* **Requirement**: List every line of the listing below that contains the word "object". Case counts, so match capitalization too.

(Entries drawn from a collection)

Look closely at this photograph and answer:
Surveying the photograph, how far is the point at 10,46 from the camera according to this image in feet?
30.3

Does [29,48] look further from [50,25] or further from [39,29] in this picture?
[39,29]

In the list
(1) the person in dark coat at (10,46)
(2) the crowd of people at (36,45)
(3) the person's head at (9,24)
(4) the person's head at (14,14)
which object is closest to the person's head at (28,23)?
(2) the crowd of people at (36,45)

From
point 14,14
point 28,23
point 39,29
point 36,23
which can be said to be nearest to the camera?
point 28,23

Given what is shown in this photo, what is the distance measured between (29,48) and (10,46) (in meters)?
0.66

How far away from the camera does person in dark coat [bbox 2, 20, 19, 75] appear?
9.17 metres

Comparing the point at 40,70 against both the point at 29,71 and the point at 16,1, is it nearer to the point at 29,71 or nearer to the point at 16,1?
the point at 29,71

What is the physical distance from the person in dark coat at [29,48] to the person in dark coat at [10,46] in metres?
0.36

* * *

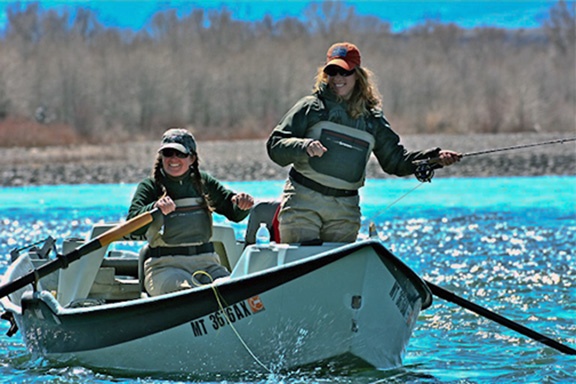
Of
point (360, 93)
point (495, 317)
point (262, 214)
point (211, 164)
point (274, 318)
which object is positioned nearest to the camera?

* **Task result**:
which object is closest to the person's head at (28,23)?
which object is positioned nearest to the camera?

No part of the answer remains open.